The truly model image
By Jael Lodge
Cindy, Naomi, Kate and Shalom these are all names familiar to those who follow the fashion world. Modelling has long been portrayed as a life of glamour, but models and the images they represent have been suffering from a public backlash.
The images of overly thin models, added to the infamous heroin waif- look appearing in the recent years have many people re-evaluating the ideals presented by the media.
"The world is still prejudiced against naturally fat people," program coordinator of the National Eating Disorder Information Centre, Merryl Bear, says.
As a proponent of the use of a wider range of shapes in modelling, Bear points out that only three per cent of the population have the kind of body types shown in magazines. "We need a wider range of role models.

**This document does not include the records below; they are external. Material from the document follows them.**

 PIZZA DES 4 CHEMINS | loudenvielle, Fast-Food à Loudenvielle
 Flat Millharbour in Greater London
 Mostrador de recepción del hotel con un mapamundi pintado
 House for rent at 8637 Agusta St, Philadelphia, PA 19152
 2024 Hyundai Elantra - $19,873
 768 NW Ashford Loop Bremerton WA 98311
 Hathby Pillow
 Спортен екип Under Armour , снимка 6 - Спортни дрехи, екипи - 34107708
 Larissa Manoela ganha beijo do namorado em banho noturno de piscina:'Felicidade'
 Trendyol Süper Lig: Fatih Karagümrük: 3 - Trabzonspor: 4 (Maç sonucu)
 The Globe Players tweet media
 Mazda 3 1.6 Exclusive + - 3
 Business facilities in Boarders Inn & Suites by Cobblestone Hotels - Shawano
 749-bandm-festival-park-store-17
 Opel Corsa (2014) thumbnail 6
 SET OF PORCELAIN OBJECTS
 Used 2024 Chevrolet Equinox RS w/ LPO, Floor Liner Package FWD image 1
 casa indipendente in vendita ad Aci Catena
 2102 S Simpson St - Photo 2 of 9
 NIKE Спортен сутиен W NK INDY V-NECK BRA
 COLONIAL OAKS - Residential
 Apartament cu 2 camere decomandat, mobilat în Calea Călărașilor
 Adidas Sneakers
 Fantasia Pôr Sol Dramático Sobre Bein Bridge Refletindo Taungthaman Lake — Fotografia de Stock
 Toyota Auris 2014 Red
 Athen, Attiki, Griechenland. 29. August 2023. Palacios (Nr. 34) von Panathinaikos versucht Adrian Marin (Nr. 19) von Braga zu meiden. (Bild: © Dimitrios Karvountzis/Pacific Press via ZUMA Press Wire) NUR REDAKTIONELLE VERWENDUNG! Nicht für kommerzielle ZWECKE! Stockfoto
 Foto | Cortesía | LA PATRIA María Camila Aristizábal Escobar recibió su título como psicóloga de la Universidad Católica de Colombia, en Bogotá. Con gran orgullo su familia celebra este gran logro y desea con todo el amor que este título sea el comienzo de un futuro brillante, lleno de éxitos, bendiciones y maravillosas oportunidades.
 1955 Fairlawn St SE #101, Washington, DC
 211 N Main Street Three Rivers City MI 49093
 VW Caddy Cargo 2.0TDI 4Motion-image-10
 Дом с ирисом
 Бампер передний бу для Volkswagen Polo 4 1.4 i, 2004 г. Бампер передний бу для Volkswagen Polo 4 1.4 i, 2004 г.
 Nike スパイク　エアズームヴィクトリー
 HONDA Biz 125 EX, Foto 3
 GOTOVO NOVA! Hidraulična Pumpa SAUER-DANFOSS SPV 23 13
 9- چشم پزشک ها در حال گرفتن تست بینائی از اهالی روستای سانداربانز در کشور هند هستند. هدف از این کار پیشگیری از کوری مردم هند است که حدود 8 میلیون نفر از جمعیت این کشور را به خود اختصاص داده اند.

The majority of individuals understand that models are thin, but in the cultural context, thinness is equated with happiness and success."
Bear also notes that fashion industry images are not solely to blame for society's preoccupation with being thin. "The fashion industry is one media through which this is perpetuated, but not the only one. We all need to step back and analyze our own views and prejudices."
Health education co-ordinator at Western's Student Health Services, Cindy Camp, says one of the greatest concerns is the damage on health and self-esteem as young girls try to reach unrealistic goals. "We are trying to get people to realize that there is great influence from the media.
You're not just buying a sweater, you're buying a look."
Student Health Services has run for the past four years run a 'Body Image' campaign which speaks to groups of men and women about their own images and realistic goals. "We're not saying don't be fit and don't eat properly."
Camp feels the media is not responding to the demands of women because of the money involved in the multi-billion dollar beauty industry. Citing the $40 billion diet industry as an example, she says, "There's a lot of investment on keeping women insecure about how they look."
In response to the concern about self-esteem, The Body Shop, a retail chain specializing in alternative beauty products, recently launched an awareness campaign featuring a rubenesque Barbie look-alike dubbed Ruby.
Ruby's publicist, Sorya Gaolin, says "we're always trying to promote well-being among individuals and the community."
Gaolin says the Ruby campaign is in response to the ideals presented to women by the media: "Ruby's message is who you are, not what you look like."
The Body Shop's message is to "reclaim your reality and have a reality check."
After a recent meeting with the editors of various magazines Gaolin disagrees with Camp's assertion that the media is not responding to public concerns. "In my experience Toronto-based magazines have made a commitment to representing their readers in the pages of their magazines," Gaolin stresses.
This has meant, Gaolin continues, a wider variety of models in size, ethnicity and age among other factors.
Geography also plays a role in the image presented. Ann Sutherland, a Western MBA grad who runs Sutherland Models in Toronto and represents supermodel Shalom, says the Canadian market emphasizes models with a healthier image.
Sutherland, who does not represent the heroin look and once sent home a model she felt was anorexic, does note that internationally, models are very thin. "An anorexic model cannot work in the Toronto market, but can in New York," she emphasizes.
Sutherland adds that even naturally thin models may have difficulty finding work in Toronto markets. "Models are still very tall and thin, but it's a healthy look."
Whether the media will make a permanent change in order to better reflect the image of their readers is something that only time will determine. The backlash against the heroin look and all of its negative image connotations has certainly given both readers and editors alike something to consider.